» **Try it**
Every record is to be transcribed exactly as written.

» **Input for this task**
○ ○ ○ ○

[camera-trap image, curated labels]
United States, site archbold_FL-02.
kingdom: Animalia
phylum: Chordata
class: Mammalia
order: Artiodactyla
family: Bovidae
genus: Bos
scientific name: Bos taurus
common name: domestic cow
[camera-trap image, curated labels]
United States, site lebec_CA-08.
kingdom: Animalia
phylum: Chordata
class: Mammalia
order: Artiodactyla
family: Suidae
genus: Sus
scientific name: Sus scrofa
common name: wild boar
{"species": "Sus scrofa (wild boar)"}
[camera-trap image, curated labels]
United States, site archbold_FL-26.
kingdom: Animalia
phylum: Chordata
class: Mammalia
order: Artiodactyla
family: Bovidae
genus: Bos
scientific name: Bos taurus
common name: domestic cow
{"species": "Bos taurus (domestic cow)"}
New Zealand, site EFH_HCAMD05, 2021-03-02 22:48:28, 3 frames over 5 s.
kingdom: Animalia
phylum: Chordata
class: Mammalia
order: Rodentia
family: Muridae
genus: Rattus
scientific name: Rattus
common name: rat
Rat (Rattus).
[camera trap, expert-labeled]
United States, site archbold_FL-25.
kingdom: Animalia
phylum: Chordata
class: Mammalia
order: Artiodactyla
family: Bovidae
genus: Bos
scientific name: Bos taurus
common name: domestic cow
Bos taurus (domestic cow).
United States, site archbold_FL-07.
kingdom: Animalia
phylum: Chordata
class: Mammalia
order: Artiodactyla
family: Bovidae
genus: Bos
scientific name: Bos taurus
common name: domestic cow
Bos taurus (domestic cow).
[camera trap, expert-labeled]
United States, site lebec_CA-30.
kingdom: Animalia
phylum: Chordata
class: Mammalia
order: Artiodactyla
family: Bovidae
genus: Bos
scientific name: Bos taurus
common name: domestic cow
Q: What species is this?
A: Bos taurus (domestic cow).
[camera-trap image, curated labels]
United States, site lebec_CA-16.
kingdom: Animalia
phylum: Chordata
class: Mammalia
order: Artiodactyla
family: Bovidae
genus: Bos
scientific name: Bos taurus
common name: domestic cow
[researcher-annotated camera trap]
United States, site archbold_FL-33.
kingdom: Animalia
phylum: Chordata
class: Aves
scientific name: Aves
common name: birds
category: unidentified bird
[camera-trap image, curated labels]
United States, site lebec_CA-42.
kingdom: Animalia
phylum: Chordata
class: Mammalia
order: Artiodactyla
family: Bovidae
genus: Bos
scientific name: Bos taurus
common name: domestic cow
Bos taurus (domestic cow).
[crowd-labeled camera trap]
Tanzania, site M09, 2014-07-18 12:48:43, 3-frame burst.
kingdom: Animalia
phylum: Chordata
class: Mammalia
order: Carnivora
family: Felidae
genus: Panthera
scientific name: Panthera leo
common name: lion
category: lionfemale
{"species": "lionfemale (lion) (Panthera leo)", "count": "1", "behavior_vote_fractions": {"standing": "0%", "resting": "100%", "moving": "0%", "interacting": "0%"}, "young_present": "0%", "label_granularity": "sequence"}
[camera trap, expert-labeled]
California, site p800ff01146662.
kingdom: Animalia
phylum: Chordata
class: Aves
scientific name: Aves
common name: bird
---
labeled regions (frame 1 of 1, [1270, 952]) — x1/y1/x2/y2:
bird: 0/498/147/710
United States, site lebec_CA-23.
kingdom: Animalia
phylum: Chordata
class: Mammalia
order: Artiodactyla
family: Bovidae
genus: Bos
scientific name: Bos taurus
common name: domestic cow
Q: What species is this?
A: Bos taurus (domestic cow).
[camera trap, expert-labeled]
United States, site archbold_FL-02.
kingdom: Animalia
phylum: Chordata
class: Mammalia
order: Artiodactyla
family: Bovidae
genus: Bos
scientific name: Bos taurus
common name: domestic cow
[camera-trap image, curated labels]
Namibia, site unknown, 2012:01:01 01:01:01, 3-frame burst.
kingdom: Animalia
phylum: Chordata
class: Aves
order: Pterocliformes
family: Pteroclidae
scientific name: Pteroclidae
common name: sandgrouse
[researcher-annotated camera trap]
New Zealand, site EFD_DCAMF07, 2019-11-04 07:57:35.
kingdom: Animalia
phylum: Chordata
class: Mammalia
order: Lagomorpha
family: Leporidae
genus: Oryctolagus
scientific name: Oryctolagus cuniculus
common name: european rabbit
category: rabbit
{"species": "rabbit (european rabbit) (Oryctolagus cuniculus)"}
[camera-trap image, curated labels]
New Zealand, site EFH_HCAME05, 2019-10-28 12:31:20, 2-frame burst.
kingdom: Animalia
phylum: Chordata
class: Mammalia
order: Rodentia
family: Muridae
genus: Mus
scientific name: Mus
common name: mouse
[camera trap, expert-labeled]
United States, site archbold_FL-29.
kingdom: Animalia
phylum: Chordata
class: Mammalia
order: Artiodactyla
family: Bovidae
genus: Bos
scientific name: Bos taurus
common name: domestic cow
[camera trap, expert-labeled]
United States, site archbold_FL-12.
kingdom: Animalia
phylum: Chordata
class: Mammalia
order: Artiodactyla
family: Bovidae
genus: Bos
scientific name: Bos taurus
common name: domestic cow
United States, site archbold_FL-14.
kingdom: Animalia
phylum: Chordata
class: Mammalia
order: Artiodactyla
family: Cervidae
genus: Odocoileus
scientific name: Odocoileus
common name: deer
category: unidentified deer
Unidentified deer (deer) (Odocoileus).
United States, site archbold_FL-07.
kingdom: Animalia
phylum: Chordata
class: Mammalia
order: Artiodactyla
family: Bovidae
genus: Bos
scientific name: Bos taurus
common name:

○ ○ ○ ○

» **Solution for this problem**
[camera-trap image, curated labels]
United States, site archbold_FL-02.
kingdom: Animalia
phylum: Chordata
class: Mammalia
order: Artiodactyla
family: Bovidae
genus: Bos
scientific name: Bos taurus
common name: domestic cow
[camera-trap image, curated labels]
United States, site lebec_CA-08.
kingdom: Animalia
phylum: Chordata
class: Mammalia
order: Artiodactyla
family: Suidae
genus: Sus
scientific name: Sus scrofa
common name: wild boar
{"species": "Sus scrofa (wild boar)"}
[camera-trap image, curated labels]
United States, site archbold_FL-26.
kingdom: Animalia
phylum: Chordata
class: Mammalia
order: Artiodactyla
family: Bovidae
genus: Bos
scientific name: Bos taurus
common name: domestic cow
{"species": "Bos taurus (domestic cow)"}
New Zealand, site EFH_HCAMD05, 2021-03-02 22:48:28, 3 frames over 5 s.
kingdom: Animalia
phylum: Chordata
class: Mammalia
order: Rodentia
family: Muridae
genus: Rattus
scientific name: Rattus
common name: rat
Rat (Rattus).
[camera trap, expert-labeled]
United States, site archbold_FL-25.
kingdom: Animalia
phylum: Chordata
class: Mammalia
order: Artiodactyla
family: Bovidae
genus: Bos
scientific name: Bos taurus
common name: domestic cow
Bos taurus (domestic cow).
United States, site archbold_FL-07.
kingdom: Animalia
phylum: Chordata
class: Mammalia
order: Artiodactyla
family: Bovidae
genus: Bos
scientific name: Bos taurus
common name: domestic cow
Bos taurus (domestic cow).
[camera trap, expert-labeled]
United States, site lebec_CA-30.
kingdom: Animalia
phylum: Chordata
class: Mammalia
order: Artiodactyla
family: Bovidae
genus: Bos
scientific name: Bos taurus
common name: domestic cow
Q: What species is this?
A: Bos taurus (domestic cow).
[camera-trap image, curated labels]
United States, site lebec_CA-16.
kingdom: Animalia
phylum: Chordata
class: Mammalia
order: Artiodactyla
family: Bovidae
genus: Bos
scientific name: Bos taurus
common name: domestic cow
[researcher-annotated camera trap]
United States, site archbold_FL-33.
kingdom: Animalia
phylum: Chordata
class: Aves
scientific name: Aves
common name: birds
category: unidentified bird
[camera-trap image, curated labels]
United States, site lebec_CA-42.
kingdom: Animalia
phylum: Chordata
class: Mammalia
order: Artiodactyla
family: Bovidae
genus: Bos
scientific name: Bos taurus
common name: domestic cow
Bos taurus (domestic cow).
[crowd-labeled camera trap]
Tanzania, site M09, 2014-07-18 12:48:43, 3-frame burst.
kingdom: Animalia
phylum: Chordata
class: Mammalia
order: Carnivora
family: Felidae
genus: Panthera
scientific name: Panthera leo
common name: lion
category: lionfemale
{"species": "lionfemale (lion) (Panthera leo)", "count": "1", "behavior_vote_fractions": {"standing": "0%", "resting": "100%", "moving": "0%", "interacting": "0%"}, "young_present": "0%", "label_granularity": "sequence"}
[camera trap, expert-labeled]
California, site p800ff01146662.
kingdom: Animalia
phylum: Chordata
class: Aves
scientific name: Aves
common name: bird
---
labeled regions (frame 1 of 1, [1270, 952]) — x1/y1/x2/y2:
bird: 0/498/147/710
United States, site lebec_CA-23.
kingdom: Animalia
phylum: Chordata
class: Mammalia
order: Artiodactyla
family: Bovidae
genus: Bos
scientific name: Bos taurus
common name: domestic cow
Q: What species is this?
A: Bos taurus (domestic cow).
[camera trap, expert-labeled]
United States, site archbold_FL-02.
kingdom: Animalia
phylum: Chordata
class: Mammalia
order: Artiodactyla
family: Bovidae
genus: Bos
scientific name: Bos taurus
common name: domestic cow
[camera-trap image, curated labels]
Namibia, site unknown, 2012:01:01 01:01:01, 3-frame burst.
kingdom: Animalia
phylum: Chordata
class: Aves
order: Pterocliformes
family: Pteroclidae
scientific name: Pteroclidae
common name: sandgrouse
[researcher-annotated camera trap]
New Zealand, site EFD_DCAMF07, 2019-11-04 07:57:35.
kingdom: Animalia
phylum: Chordata
class: Mammalia
order: Lagomorpha
family: Leporidae
genus: Oryctolagus
scientific name: Oryctolagus cuniculus
common name: european rabbit
category: rabbit
{"species": "rabbit (european rabbit) (Oryctolagus cuniculus)"}
[camera-trap image, curated labels]
New Zealand, site EFH_HCAME05, 2019-10-28 12:31:20, 2-frame burst.
kingdom: Animalia
phylum: Chordata
class: Mammalia
order: Rodentia
family: Muridae
genus: Mus
scientific name: Mus
common name: mouse
[camera trap, expert-labeled]
United States, site archbold_FL-29.
kingdom: Animalia
phylum: Chordata
class: Mammalia
order: Artiodactyla
family: Bovidae
genus: Bos
scientific name: Bos taurus
common name: domestic cow
[camera trap, expert-labeled]
United States, site archbold_FL-12.
kingdom: Animalia
phylum: Chordata
class: Mammalia
order: Artiodactyla
family: Bovidae
genus: Bos
scientific name: Bos taurus
common name: domestic cow
United States, site archbold_FL-14.
kingdom: Animalia
phylum: Chordata
class: Mammalia
order: Artiodactyla
family: Cervidae
genus: Odocoileus
scientific name: Odocoileus
common name: deer
category: unidentified deer
Unidentified deer (deer) (Odocoileus).
United States, site archbold_FL-07.
kingdom: Animalia
phylum: Chordata
class: Mammalia
order: Artiodactyla
family: Bovidae
genus: Bos
scientific name: Bos taurus
common name:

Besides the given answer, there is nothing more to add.